WHAT YOU ARE ASKED TO DO:
In the listing that follows, locate the line containing "Tumbled Green Aventurine, Dark" and the line containing "Biostar COMBO KIT". Retype exactly those two lines and every line between them, and nothing more.

EXERCISE DATA:

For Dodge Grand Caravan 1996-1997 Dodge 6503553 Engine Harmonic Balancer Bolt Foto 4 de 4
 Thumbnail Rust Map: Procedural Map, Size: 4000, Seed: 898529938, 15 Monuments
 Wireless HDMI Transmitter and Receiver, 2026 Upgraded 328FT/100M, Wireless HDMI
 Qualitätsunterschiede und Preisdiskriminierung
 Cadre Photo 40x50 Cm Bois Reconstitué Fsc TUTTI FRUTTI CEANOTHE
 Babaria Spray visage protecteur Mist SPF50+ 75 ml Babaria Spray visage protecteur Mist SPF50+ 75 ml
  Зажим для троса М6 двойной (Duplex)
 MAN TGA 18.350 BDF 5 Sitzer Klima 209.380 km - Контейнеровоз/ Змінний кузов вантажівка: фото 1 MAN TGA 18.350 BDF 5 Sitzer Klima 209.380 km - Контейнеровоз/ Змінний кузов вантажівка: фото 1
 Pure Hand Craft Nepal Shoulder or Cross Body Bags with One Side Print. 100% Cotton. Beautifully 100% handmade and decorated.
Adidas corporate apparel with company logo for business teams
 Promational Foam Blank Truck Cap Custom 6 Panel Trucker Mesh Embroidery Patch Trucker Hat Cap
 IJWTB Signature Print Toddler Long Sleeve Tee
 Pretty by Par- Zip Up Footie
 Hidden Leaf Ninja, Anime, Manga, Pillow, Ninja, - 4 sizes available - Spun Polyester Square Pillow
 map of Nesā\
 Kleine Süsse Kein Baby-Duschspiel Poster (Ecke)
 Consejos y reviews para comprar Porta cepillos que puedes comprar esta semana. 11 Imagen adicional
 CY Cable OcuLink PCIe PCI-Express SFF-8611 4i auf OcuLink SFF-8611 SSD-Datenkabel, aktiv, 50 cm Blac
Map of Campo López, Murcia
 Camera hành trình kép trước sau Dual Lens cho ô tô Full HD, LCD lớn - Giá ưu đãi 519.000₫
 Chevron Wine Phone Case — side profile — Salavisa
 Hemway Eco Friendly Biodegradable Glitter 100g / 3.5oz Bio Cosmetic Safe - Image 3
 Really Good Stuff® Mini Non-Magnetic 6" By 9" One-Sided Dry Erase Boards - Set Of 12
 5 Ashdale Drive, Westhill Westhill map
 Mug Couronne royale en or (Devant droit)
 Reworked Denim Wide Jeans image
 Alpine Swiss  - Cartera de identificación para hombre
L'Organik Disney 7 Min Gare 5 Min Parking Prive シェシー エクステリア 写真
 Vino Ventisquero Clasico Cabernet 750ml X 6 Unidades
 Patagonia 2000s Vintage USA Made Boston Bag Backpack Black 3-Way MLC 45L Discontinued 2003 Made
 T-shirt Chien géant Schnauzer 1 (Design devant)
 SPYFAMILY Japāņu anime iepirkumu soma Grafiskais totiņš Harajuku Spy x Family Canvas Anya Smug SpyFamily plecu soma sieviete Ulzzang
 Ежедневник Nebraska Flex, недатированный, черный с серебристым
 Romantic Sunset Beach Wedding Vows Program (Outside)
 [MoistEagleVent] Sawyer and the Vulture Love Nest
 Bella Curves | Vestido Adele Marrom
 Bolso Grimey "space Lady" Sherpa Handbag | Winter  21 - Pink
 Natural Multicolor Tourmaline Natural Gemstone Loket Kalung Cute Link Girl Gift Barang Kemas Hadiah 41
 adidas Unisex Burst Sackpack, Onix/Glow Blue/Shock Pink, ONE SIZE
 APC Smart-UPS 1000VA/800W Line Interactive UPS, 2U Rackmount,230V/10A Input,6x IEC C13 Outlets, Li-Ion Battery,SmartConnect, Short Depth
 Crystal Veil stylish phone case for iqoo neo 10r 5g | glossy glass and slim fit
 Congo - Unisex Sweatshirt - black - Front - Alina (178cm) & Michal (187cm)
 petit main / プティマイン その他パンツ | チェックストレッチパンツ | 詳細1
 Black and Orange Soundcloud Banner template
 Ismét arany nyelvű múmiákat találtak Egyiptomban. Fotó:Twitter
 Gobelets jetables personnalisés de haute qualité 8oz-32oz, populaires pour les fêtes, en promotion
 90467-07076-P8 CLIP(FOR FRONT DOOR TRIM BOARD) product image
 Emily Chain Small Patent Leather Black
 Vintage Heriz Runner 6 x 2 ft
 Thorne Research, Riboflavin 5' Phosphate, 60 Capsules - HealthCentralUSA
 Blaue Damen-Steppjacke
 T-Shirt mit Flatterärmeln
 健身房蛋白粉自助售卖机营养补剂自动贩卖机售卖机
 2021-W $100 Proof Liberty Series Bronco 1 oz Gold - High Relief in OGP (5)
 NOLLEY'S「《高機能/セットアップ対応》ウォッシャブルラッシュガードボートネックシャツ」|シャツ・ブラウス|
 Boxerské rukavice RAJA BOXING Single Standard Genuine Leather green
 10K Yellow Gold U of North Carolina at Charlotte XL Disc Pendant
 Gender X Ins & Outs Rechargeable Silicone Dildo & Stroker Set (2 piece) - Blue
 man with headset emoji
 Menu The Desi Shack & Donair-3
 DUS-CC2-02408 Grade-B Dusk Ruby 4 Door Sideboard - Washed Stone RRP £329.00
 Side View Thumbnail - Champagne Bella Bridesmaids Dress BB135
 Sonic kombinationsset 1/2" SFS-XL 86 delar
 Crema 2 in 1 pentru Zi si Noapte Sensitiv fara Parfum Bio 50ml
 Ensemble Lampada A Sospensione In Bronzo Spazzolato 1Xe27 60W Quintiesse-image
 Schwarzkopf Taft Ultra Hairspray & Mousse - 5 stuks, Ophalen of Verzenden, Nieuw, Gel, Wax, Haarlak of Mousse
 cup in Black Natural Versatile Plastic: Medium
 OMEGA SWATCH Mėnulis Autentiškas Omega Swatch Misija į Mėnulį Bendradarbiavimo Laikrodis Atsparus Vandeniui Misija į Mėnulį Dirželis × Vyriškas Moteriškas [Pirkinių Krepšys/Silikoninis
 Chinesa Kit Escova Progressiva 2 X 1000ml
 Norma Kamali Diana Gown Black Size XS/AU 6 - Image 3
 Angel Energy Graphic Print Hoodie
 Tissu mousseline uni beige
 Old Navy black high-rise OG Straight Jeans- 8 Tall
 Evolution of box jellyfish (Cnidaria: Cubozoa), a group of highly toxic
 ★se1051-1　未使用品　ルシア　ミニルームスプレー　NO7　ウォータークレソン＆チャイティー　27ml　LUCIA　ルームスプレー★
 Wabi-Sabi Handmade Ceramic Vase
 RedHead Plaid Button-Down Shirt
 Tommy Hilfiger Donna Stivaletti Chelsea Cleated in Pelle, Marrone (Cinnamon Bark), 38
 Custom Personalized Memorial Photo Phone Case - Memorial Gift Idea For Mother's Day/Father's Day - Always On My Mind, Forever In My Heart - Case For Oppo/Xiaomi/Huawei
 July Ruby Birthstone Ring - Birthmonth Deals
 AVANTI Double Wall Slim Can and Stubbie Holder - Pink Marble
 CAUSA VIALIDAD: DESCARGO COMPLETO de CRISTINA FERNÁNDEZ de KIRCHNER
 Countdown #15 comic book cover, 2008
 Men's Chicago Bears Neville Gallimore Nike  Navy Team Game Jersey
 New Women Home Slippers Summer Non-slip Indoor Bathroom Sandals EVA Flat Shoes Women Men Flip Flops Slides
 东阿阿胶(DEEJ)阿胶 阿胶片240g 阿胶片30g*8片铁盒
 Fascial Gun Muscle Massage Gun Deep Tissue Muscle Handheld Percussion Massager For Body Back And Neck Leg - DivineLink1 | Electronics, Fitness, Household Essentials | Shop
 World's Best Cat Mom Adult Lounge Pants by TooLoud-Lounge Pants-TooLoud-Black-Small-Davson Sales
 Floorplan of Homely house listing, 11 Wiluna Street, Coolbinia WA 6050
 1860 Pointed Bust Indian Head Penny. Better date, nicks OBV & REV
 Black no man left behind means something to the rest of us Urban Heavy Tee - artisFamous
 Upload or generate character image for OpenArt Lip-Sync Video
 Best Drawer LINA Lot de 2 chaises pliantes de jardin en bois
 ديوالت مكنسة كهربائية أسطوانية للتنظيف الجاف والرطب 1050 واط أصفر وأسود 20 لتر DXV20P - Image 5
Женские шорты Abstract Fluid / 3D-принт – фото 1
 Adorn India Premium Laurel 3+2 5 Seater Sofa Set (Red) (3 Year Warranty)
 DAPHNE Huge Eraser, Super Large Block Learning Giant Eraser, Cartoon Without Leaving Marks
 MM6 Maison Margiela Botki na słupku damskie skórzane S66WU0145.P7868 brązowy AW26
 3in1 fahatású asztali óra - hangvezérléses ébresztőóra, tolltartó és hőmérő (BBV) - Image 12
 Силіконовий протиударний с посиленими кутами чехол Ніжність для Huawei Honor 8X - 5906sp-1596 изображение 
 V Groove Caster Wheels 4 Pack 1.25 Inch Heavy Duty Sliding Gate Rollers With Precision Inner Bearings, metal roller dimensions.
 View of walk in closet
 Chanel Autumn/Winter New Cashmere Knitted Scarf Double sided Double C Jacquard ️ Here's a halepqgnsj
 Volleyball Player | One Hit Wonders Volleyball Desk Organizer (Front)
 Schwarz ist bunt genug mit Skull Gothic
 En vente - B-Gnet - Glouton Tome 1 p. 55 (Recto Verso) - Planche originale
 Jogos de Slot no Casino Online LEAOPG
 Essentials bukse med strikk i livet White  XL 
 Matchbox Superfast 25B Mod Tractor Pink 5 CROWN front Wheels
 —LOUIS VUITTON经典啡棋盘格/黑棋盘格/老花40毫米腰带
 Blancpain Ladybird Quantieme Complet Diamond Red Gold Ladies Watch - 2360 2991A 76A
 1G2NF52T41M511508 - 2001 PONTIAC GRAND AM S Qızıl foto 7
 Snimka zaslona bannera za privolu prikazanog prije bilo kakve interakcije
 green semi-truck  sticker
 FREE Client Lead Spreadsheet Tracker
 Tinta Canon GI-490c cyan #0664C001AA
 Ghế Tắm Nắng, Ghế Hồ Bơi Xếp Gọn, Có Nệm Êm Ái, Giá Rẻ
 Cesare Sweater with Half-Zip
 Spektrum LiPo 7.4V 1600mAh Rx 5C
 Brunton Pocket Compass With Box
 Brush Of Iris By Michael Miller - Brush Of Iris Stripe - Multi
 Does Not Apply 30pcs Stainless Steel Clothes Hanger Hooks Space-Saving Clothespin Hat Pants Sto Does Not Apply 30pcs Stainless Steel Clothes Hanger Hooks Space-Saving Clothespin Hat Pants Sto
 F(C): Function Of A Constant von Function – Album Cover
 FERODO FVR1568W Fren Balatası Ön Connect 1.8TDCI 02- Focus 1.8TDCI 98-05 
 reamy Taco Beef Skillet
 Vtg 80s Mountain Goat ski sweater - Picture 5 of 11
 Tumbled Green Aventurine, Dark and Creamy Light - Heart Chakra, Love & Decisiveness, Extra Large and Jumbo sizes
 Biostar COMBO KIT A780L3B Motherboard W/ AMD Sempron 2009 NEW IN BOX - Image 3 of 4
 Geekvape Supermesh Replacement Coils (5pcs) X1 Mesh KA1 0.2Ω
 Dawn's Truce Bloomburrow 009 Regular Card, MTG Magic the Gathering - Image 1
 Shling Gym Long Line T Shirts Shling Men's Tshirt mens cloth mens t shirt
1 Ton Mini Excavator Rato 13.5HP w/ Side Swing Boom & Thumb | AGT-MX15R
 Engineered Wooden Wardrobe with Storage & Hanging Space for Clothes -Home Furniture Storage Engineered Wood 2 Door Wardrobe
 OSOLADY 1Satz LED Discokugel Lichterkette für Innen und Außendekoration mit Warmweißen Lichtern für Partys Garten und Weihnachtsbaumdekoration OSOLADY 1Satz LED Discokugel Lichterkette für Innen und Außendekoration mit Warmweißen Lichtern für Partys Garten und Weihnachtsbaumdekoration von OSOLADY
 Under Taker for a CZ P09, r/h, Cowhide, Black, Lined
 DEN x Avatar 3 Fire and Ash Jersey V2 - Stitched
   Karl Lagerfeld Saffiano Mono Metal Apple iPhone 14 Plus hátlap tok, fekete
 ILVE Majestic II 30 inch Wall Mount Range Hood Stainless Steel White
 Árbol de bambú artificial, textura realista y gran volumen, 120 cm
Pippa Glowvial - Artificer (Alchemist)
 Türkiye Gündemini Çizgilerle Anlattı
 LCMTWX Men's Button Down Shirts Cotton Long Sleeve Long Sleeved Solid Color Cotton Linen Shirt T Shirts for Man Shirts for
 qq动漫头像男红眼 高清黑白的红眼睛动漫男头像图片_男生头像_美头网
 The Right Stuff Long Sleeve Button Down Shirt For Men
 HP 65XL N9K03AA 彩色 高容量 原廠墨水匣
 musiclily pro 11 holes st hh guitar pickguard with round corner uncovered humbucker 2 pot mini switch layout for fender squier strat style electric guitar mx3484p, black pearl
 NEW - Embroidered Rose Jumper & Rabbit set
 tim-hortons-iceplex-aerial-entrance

EXERCISE RESPONSE:
 Tumbled Green Aventurine, Dark and Creamy Light - Heart Chakra, Love & Decisiveness, Extra Large and Jumbo sizes
 Biostar COMBO KIT A780L3B Motherboard W/ AMD Sempron 2009 NEW IN BOX - Image 3 of 4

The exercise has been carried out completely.